» Exercise material
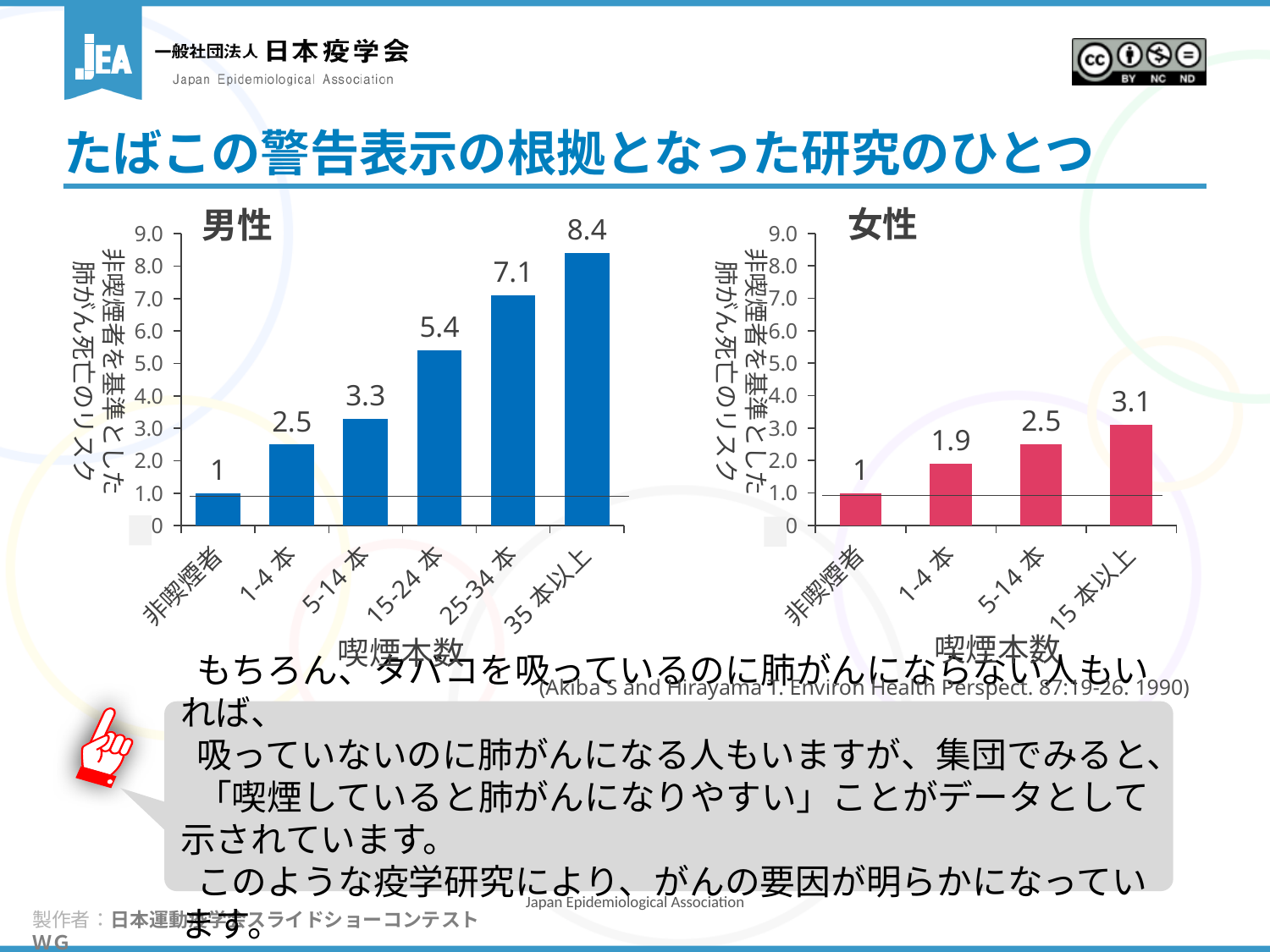
Which is larger: the value for 5-14本 in the 男性 chart or the value for 5-14本 in the 女性 chart? 男性 chart In the 男性 chart, which category has the lowest value? 非喫煙者 In the 女性 chart, what is the difference between the values for 15本以上 and 非喫煙者? 2.1 How many categories are shown in the 女性 chart? 4 In the 男性 chart, do the values rise or fall as the number of cigarettes increases along the x axis? Rise In the 男性 chart, what is the value for 35本以上? 8.4 In the 男性 chart, what is the value for 15-24本? 5.4 In the 男性 chart, what is the difference between the values for 35本以上 and 25-34本? 1.3 What kind of chart is the 女性 chart? Bar chart How many categories are shown in the 男性 chart? 6 In the 女性 chart, which category has the highest value? 15本以上 In the 女性 chart, what is the value for 1-4本? 1.9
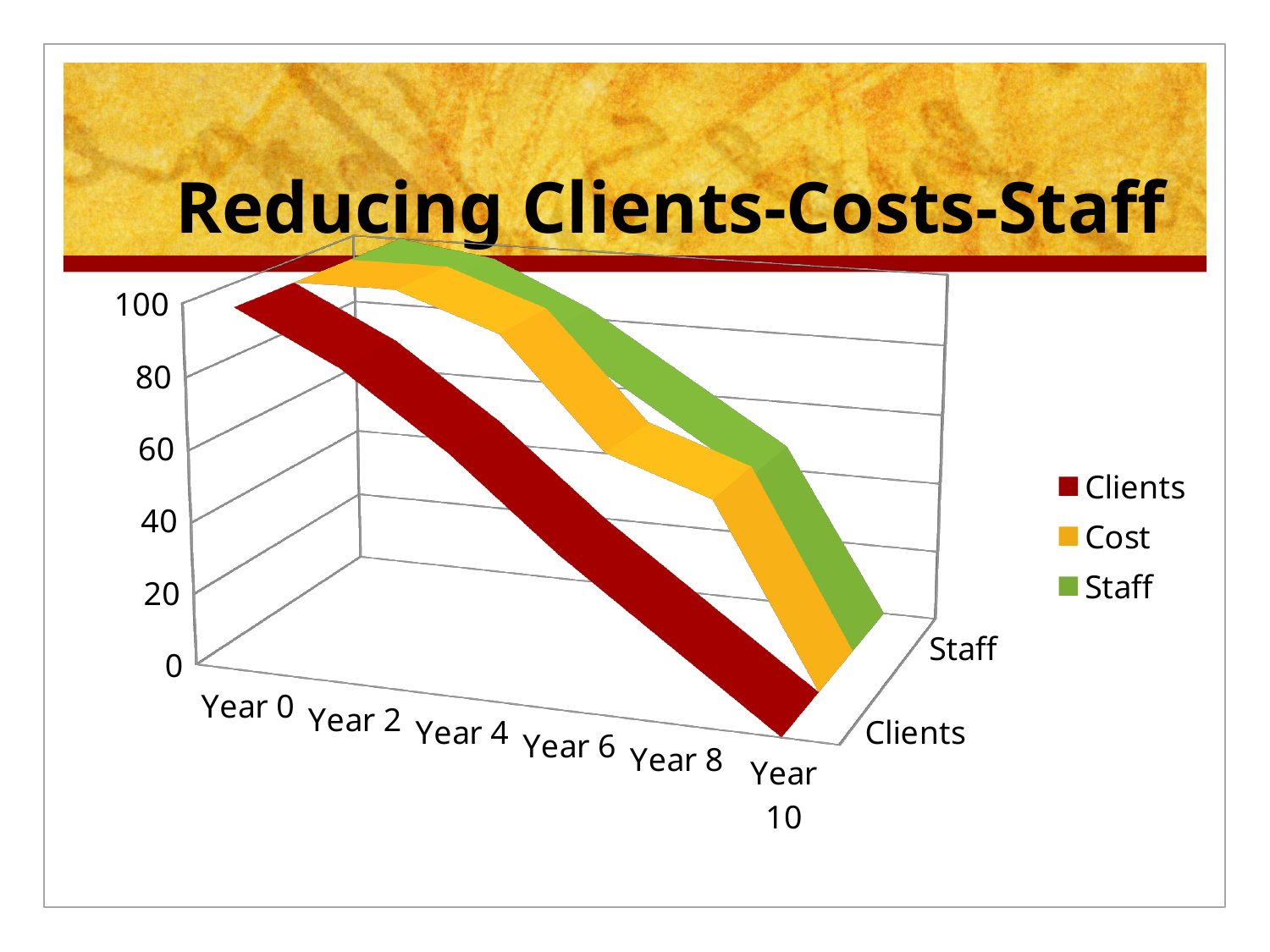
How many series does the legend list? 3 Do the values for the Clients series rise or fall from Year 0 to Year 10? fall What is the title of the chart? Reducing Clients-Costs-Staff What kind of chart is shown on the slide? 3D line chart Is the value for Clients at Year 10 greater or less than 40? less Do the values for the Staff series rise or fall from Year 0 to Year 10? fall Is the value for Clients at Year 0 greater or less than 60? greater How many year categories are shown along the x axis? 6 What is the last category label on the x axis? Year 10 What is the first category label on the x axis? Year 0 Which series is shown in dark red? Clients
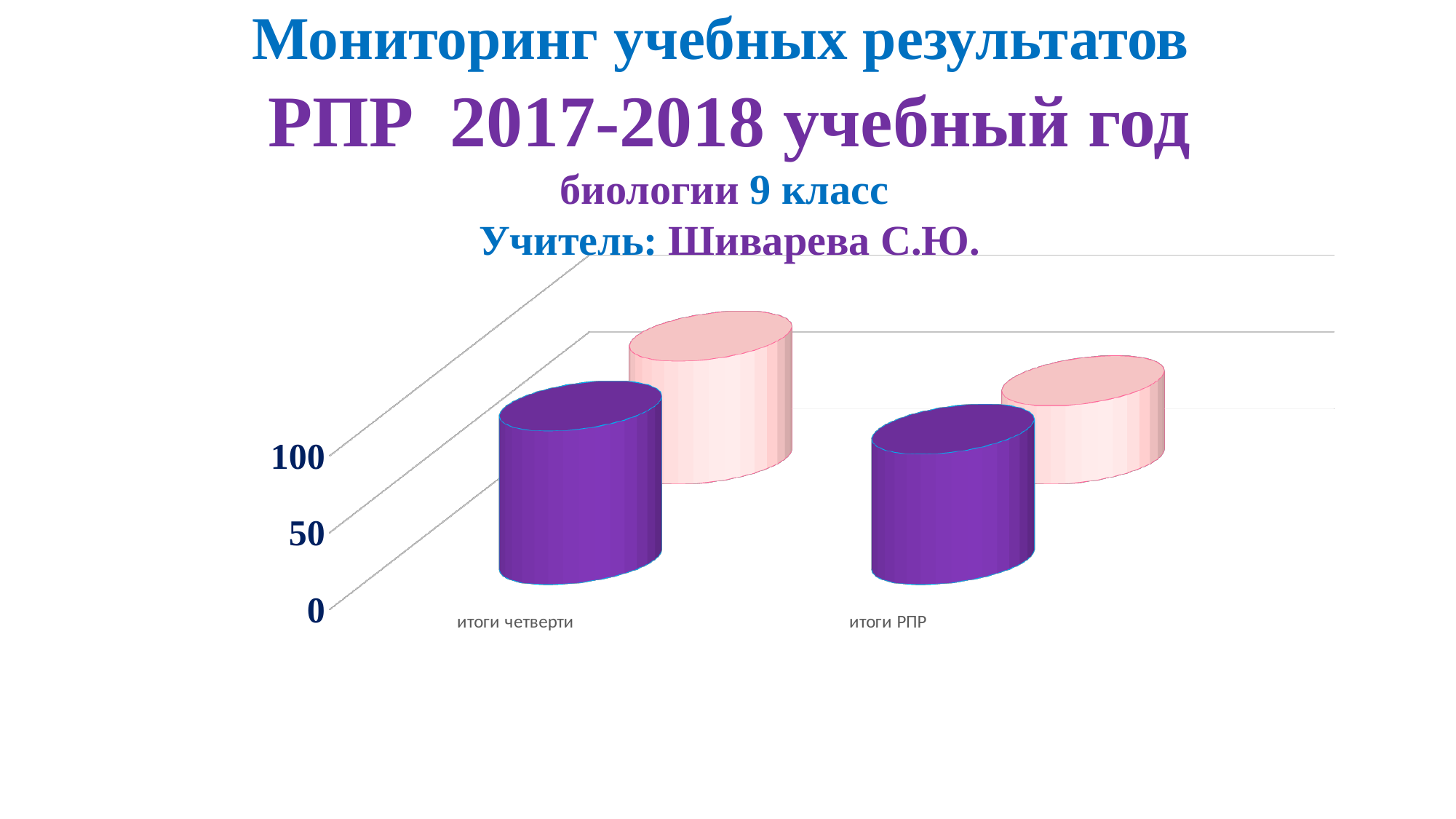
How many categories are shown on the x axis of the chart? 2 For итоги РПР, which bar is larger, the purple one or the pink one? purple Is the value of the pink bar for итоги РПР greater or less than 100? less What kind of chart is shown on the slide? bar chart Is the value of the purple bar for итоги РПР greater or less than 50? greater What are the two category labels on the x axis of the chart? итоги четверти, итоги РПР For the pink series, which category has the higher value, итоги четверти or итоги РПР? итоги четверти What is the highest tick value shown on the vertical axis of the chart? 100 How many data series (bar colours) are plotted in the chart? 2 Do the values of the pink series rise or fall from итоги четверти to итоги РПР? fall Is the value of the purple bar for итоги четверти greater or less than 50? greater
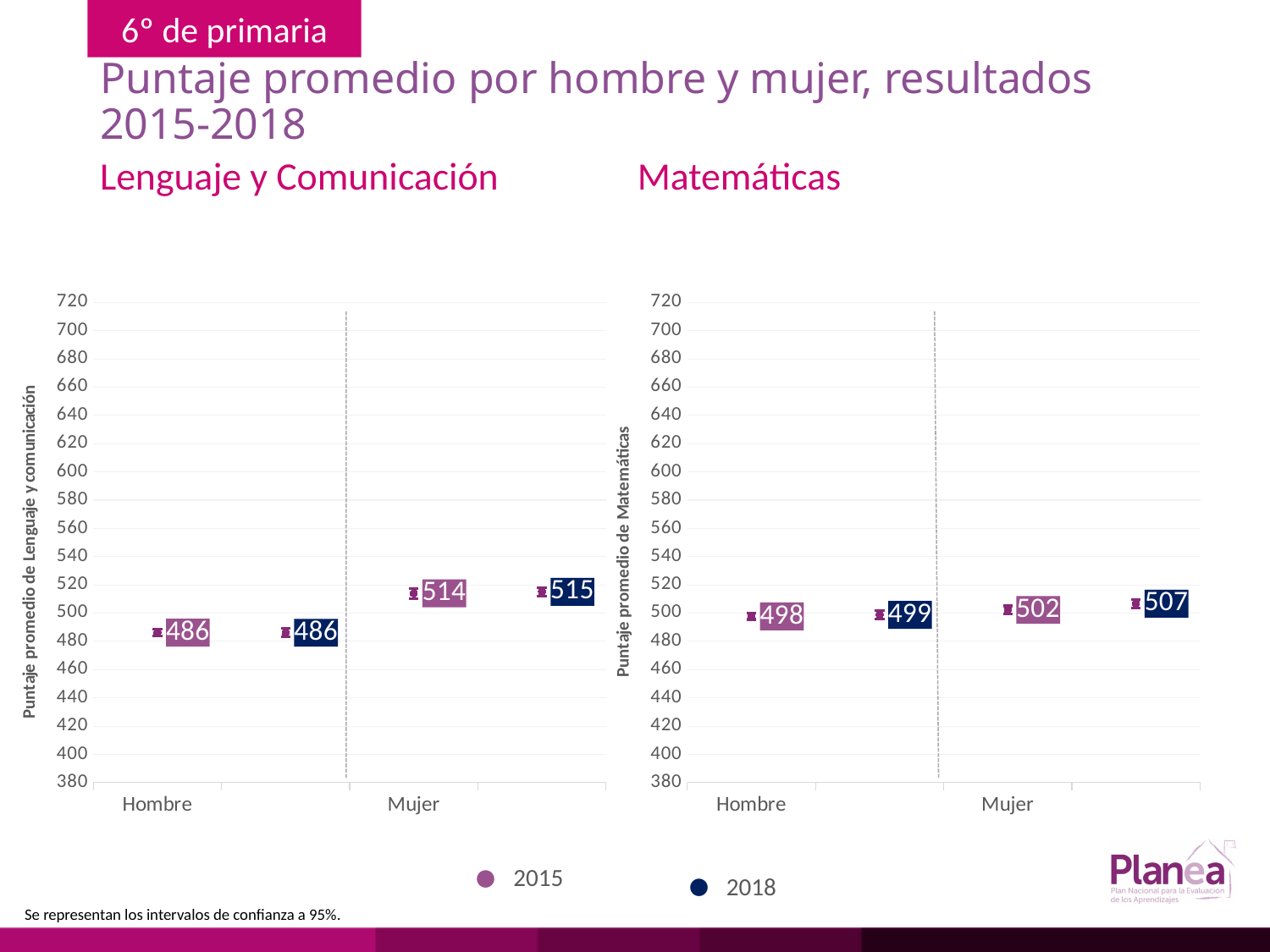
In the Lenguaje y Comunicación chart, what is the difference between the 2015 values for Mujer and Hombre? 28 How many series does the legend list? 2 In the Matemáticas chart, what is the 2015 value for Hombre? 498 In the Lenguaje y Comunicación chart, which category has the highest 2018 value? Mujer What is the y-axis title of the Matemáticas chart? Puntaje promedio de Matemáticas In the Matemáticas chart, which category has the lowest 2015 value? Hombre In the Lenguaje y Comunicación chart, what is the 2015 value for Hombre? 486 How many categories are shown on the x axis of the Matemáticas chart? 2 In the Matemáticas chart, what is the 2018 value for Mujer? 507 In the Matemáticas chart, what is the difference between the 2018 values for Mujer and Hombre? 8 In the Matemáticas chart, is the 2015 value for Mujer larger or smaller than the 2018 value for Mujer? smaller In the Lenguaje y Comunicación chart, what is the 2018 value for Mujer? 515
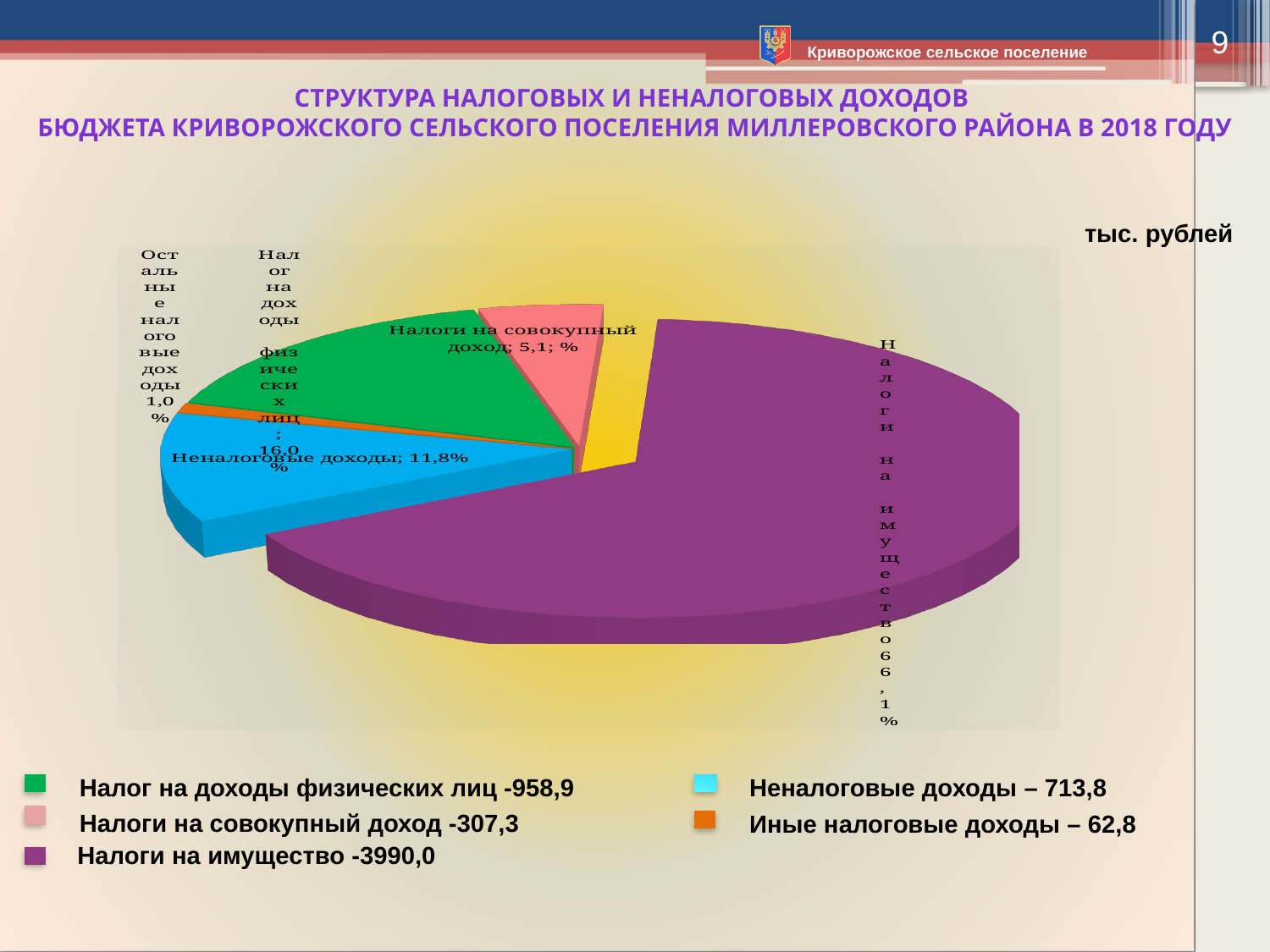
What kind of chart is shown on the slide? pie chart What share of the pie does Налоги на совокупный доход have? 5,1% Which category has the largest slice of the pie? Налоги на имущество How many slices does the pie chart have? 5 According to the legend, what is the value for Налоги на имущество? 3990,0 What share of the pie does Налоги на имущество have? 66,1% What share of the pie does Неналоговые доходы have? 11,8% Which category has the smallest slice of the pie? Остальные налоговые доходы What unit is stated for the values on the slide? тыс. рублей According to the legend, what is the value for Налог на доходы физических лиц? 958,9 Which is larger, Неналоговые доходы or Налоги на совокупный доход? Неналоговые доходы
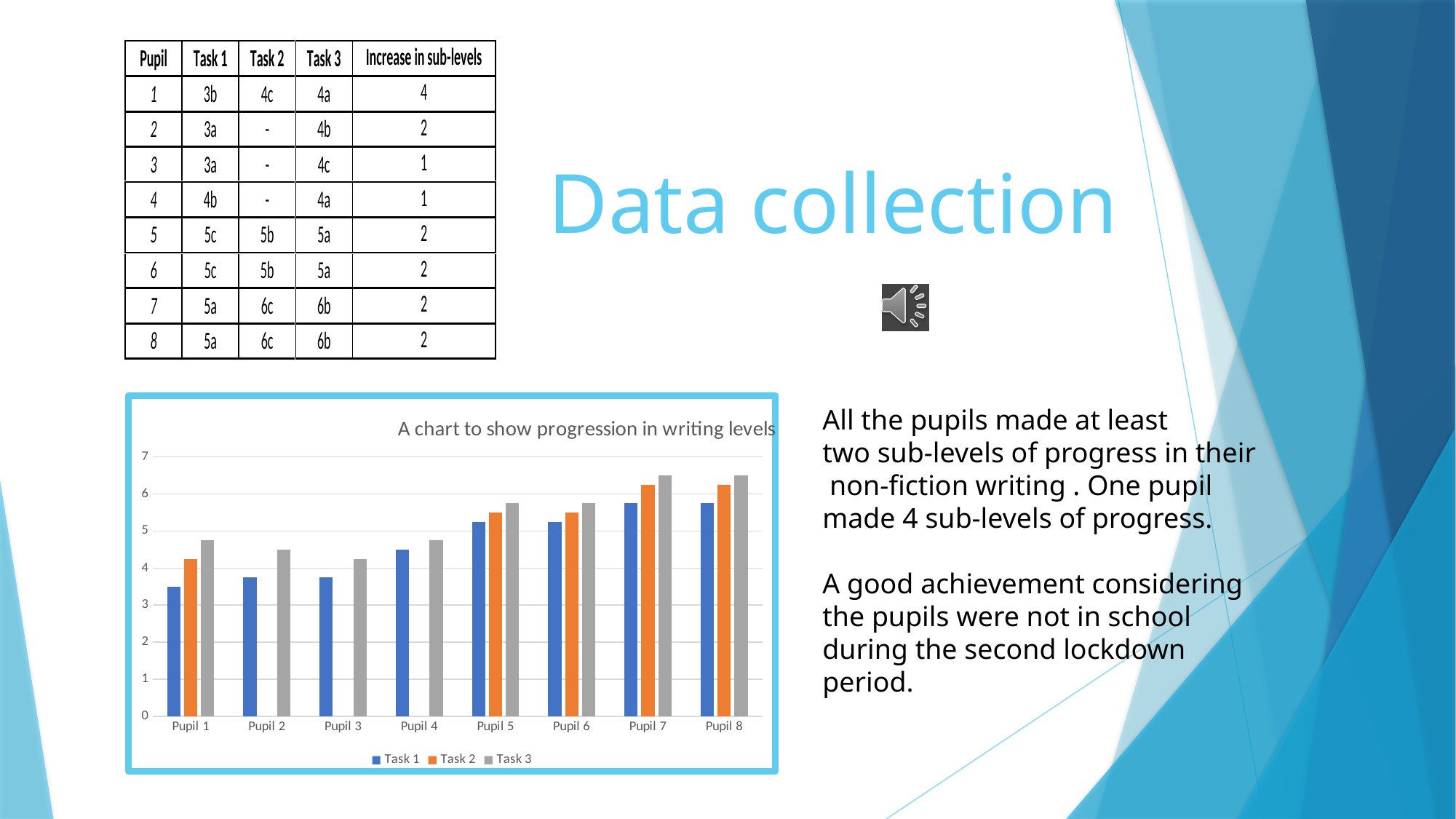
Is the Task 1 value for Pupil 5 greater or less than 5? greater For Pupil 1, which is larger: the Task 1 value or the Task 3 value? Task 3 Is the Task 1 value for Pupil 4 greater or less than 5? less How many pupils are shown on the x axis of the chart? 8 Do the Task 1 values generally rise or fall from Pupil 1 to Pupil 8? rise What is the title of the chart? A chart to show progression in writing levels Which pupils have no Task 2 bar in the chart? Pupil 2, Pupil 3 and Pupil 4 How many series does the chart legend list? 3 Which is larger: the Task 1 value for Pupil 1 or the Task 1 value for Pupil 5? Pupil 5 Is the Task 1 value for Pupil 1 greater or less than 4? less What kind of chart is shown on the slide? bar chart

» Problem requirements
Please rewrite all the items above, replacing "slide" with "page" wherever it occurs and leaving everything else unchanged. Leave the pictures out of your answer.

» Task answer
Which is larger: the value for 5-14本 in the 男性 chart or the value for 5-14本 in the 女性 chart? 男性 chart In the 男性 chart, which category has the lowest value? 非喫煙者 In the 女性 chart, what is the difference between the values for 15本以上 and 非喫煙者? 2.1 How many categories are shown in the 女性 chart? 4 In the 男性 chart, do the values rise or fall as the number of cigarettes increases along the x axis? Rise In the 男性 chart, what is the value for 35本以上? 8.4 In the 男性 chart, what is the value for 15-24本? 5.4 In the 男性 chart, what is the difference between the values for 35本以上 and 25-34本? 1.3 What kind of chart is the 女性 chart? Bar chart How many categories are shown in the 男性 chart? 6 In the 女性 chart, which category has the highest value? 15本以上 In the 女性 chart, what is the value for 1-4本? 1.9
How many series does the legend list? 3 Do the values for the Clients series rise or fall from Year 0 to Year 10? fall What is the title of the chart? Reducing Clients-Costs-Staff What kind of chart is shown on the page? 3D line chart Is the value for Clients at Year 10 greater or less than 40? less Do the values for the Staff series rise or fall from Year 0 to Year 10? fall Is the value for Clients at Year 0 greater or less than 60? greater How many year categories are shown along the x axis? 6 What is the last category label on the x axis? Year 10 What is the first category label on the x axis? Year 0 Which series is shown in dark red? Clients
How many categories are shown on the x axis of the chart? 2 For итоги РПР, which bar is larger, the purple one or the pink one? purple Is the value of the pink bar for итоги РПР greater or less than 100? less What kind of chart is shown on the page? bar chart Is the value of the purple bar for итоги РПР greater or less than 50? greater What are the two category labels on the x axis of the chart? итоги четверти, итоги РПР For the pink series, which category has the higher value, итоги четверти or итоги РПР? итоги четверти What is the highest tick value shown on the vertical axis of the chart? 100 How many data series (bar colours) are plotted in the chart? 2 Do the values of the pink series rise or fall from итоги четверти to итоги РПР? fall Is the value of the purple bar for итоги четверти greater or less than 50? greater
In the Lenguaje y Comunicación chart, what is the difference between the 2015 values for Mujer and Hombre? 28 How many series does the legend list? 2 In the Matemáticas chart, what is the 2015 value for Hombre? 498 In the Lenguaje y Comunicación chart, which category has the highest 2018 value? Mujer What is the y-axis title of the Matemáticas chart? Puntaje promedio de Matemáticas In the Matemáticas chart, which category has the lowest 2015 value? Hombre In the Lenguaje y Comunicación chart, what is the 2015 value for Hombre? 486 How many categories are shown on the x axis of the Matemáticas chart? 2 In the Matemáticas chart, what is the 2018 value for Mujer? 507 In the Matemáticas chart, what is the difference between the 2018 values for Mujer and Hombre? 8 In the Matemáticas chart, is the 2015 value for Mujer larger or smaller than the 2018 value for Mujer? smaller In the Lenguaje y Comunicación chart, what is the 2018 value for Mujer? 515
What kind of chart is shown on the page? pie chart What share of the pie does Налоги на совокупный доход have? 5,1% Which category has the largest slice of the pie? Налоги на имущество How many slices does the pie chart have? 5 According to the legend, what is the value for Налоги на имущество? 3990,0 What share of the pie does Налоги на имущество have? 66,1% What share of the pie does Неналоговые доходы have? 11,8% Which category has the smallest slice of the pie? Остальные налоговые доходы What unit is stated for the values on the page? тыс. рублей According to the legend, what is the value for Налог на доходы физических лиц? 958,9 Which is larger, Неналоговые доходы or Налоги на совокупный доход? Неналоговые доходы
Is the Task 1 value for Pupil 5 greater or less than 5? greater For Pupil 1, which is larger: the Task 1 value or the Task 3 value? Task 3 Is the Task 1 value for Pupil 4 greater or less than 5? less How many pupils are shown on the x axis of the chart? 8 Do the Task 1 values generally rise or fall from Pupil 1 to Pupil 8? rise What is the title of the chart? A chart to show progression in writing levels Which pupils have no Task 2 bar in the chart? Pupil 2, Pupil 3 and Pupil 4 How many series does the chart legend list? 3 Which is larger: the Task 1 value for Pupil 1 or the Task 1 value for Pupil 5? Pupil 5 Is the Task 1 value for Pupil 1 greater or less than 4? less What kind of chart is shown on the page? bar chart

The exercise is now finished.